Retain resources on destroy

[JonathanManass]

OpenTofu Version

OpenTofu v1.7.0

Use Cases

When creating certain resources that we need to keep when deleting the environment, I don't want to do any manual actions.

There are certain resources, such as buckets or log groups, that especially for production environments, need to be kept for several months after the deletion of an environment.

Attempted Solutions

Currently the only way to do this is to remove it from the state manually or to comment the resource and add a removed block which is not better.

Proposal

My proposal is the same as that of my references below, just for a different use case.

This means adding another keyword to the lifecycle block that will either work alongside prevent_destroy or replace it.

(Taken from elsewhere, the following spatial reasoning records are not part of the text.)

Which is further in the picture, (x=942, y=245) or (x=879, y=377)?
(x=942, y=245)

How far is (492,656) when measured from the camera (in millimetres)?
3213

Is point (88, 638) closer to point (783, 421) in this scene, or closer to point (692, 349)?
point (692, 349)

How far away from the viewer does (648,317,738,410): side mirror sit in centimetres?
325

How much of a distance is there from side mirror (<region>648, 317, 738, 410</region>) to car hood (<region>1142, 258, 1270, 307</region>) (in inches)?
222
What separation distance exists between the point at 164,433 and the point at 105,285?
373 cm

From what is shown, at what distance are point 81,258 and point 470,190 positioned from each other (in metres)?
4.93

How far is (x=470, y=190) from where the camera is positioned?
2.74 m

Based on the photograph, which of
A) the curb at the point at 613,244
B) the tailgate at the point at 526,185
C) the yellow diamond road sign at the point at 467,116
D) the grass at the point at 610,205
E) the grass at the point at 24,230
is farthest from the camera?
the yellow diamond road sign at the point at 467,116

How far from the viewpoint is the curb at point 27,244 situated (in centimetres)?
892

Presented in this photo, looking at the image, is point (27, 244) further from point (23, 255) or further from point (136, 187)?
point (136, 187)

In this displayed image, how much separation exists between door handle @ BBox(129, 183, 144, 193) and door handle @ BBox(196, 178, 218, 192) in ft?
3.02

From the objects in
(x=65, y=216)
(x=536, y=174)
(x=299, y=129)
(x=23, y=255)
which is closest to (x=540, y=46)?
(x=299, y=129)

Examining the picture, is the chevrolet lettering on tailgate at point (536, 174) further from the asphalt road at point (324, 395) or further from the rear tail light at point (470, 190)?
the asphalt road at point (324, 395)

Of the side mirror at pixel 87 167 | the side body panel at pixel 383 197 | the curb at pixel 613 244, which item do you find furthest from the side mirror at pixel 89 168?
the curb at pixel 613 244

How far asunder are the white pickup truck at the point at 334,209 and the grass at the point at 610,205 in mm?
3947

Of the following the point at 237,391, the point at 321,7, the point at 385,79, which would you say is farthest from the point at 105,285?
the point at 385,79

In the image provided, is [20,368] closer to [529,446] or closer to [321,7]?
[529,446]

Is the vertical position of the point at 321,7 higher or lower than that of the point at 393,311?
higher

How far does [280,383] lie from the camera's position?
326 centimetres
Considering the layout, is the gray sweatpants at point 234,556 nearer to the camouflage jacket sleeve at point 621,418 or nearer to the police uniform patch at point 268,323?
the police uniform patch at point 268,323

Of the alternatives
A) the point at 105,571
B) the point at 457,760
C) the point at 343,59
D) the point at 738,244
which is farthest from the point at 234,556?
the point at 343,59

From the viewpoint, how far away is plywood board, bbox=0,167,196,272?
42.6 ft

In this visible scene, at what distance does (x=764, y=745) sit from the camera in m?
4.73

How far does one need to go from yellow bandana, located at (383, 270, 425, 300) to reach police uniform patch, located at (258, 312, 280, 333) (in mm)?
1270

1. Encapsulating all inside one keyword

lifecycle {
on_destroy = <destroy|prevent|retain|(ignore)>
}

With destroy being the default behaviour (could be that this is unnecessary except for the case where this can be made dynamic)
Prevent being the prevent_destroy = true curent behaviour
Retain meaning that the resource is removed from the state but the actual destroy operation is not sent to the provider

You could even imagine an additional ignore operation which would be similar to retain and would also leave the resource in the state

2. Adding a new one for the specific use case

lifecycle {
retain_on_destroy = <true|false>
}

which would be the same as the Retain from the first proposal (the resource is removed from the state but the actual destroy operation is not sent to the provider).

References

• Retain on Delete #548
• Optional Delete on Resources. #543

[janosdebugs]

Hello and thank you for this issue! The core team regularly reviews new issues and discusses them, but this can take a little time. Please bear with us while we get to your issue. If you're interested, the contribution guide has a section about the decision-making process.

[Evi1Pumpkin]

Hi @JonathanManass.
Thanks for opening this issue.
Can you please explain your use case and why you don't want to use the removed block solution?

[JonathanManass]

Hi @Evi1Pumpkin.

If I understand the removed block correctly, the aim is to use it when removing resources from the terraform configuration, so replacing a resource block by a removed block before applying.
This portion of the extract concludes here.